O segredo do voo dos protótipos está na soma de diversos conhecimentos. “O voo dos foguetes é resultante de um cálculo que envolve Matemática, Física, Química, Engenharia e Mecânica”. As alunas do curso técnico de Mecânica aplicaram seus conhecimentos de solda para produzir uma base de lançamento sólida, demonstrando o poder do ensino integrado.
Para professora Ana Trovão, que acompanha a OBA desde 2022, o impacto da iniciativa na vida dos estudantes é grande. “Sempre busco incentivar a participação dos alunos nas olimpíadas de conhecimento. A OBAFOG sempre é a mais queridinha e esperada por eles por ter um caráter extremamente prático e dinâmico”. Ela destacou o envolvimento das equipes do campus Vigia, que participaram pela segunda vez e surpreenderam com a qualidade dos lançamentos e o entusiasmo dos alunos.
A chamada para a etapa nacional no Rio de Janeiro foi recebida com alegria e esperança. As equipes se mobilizaram com rifas, feijoadas e vendas de lanches para viabilizar a viagem. “Oito dos noves estudantes convidados participaram das nacionais no Rio de Janeiro. Isso graças ao apoio das famílias, dos esforços dos estudantes e pela ajuda do Instituto Federal”, comemorou professora Ana Trovão.
Durante o evento, os alunos também participaram de oficinas de produção de foguetes de propulsão, eletrônicos e compactação. “Todo esse engajamento sem dúvida servirá de inspiração e motivação para que outros alunos de outras séries e edições também queiram participar e ter essa experiência única que tornará o período de ensino médio mais que inesquecível”, garante professora Ana Trovão.
Cerimônia de Premiação
A cerimônia de premiação ocorreu no auditório da Fazenda Ribeirão, em Barra do Piraí. Os estudantes foram convidados a iluminar a sala com os próprios celulares simulando o céu durante a divulgação da premiação das equipes. As equipes foram anunciadas em meio a muita alegria e muita música. Todos fizeram fotos com os organizadores do evento.
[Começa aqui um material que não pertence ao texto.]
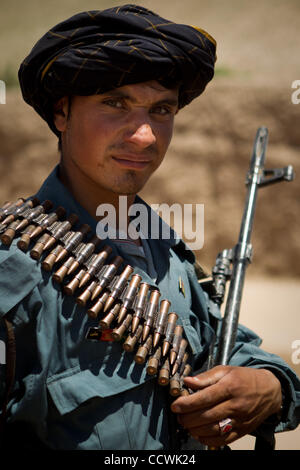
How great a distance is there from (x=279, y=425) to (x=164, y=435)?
0.72m

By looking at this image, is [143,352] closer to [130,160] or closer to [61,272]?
[61,272]

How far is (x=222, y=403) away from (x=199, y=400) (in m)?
0.12

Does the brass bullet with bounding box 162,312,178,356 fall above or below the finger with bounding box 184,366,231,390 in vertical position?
above

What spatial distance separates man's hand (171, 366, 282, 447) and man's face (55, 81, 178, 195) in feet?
3.06

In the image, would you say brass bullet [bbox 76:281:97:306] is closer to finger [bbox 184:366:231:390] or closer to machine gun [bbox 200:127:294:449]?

A professora Natália relatou que as “Mosquitas” também foram homenageadas pela companhia aérea Azul durante o voo de retorno ao Pará. Ao desembarcarem no aeroporto de Parauapebas, foram recebidas com festa e seguiram em desfile no carro do Corpo de Bombeiros até chegarem ao campus. A mídia local deu destaque à conquista inédita.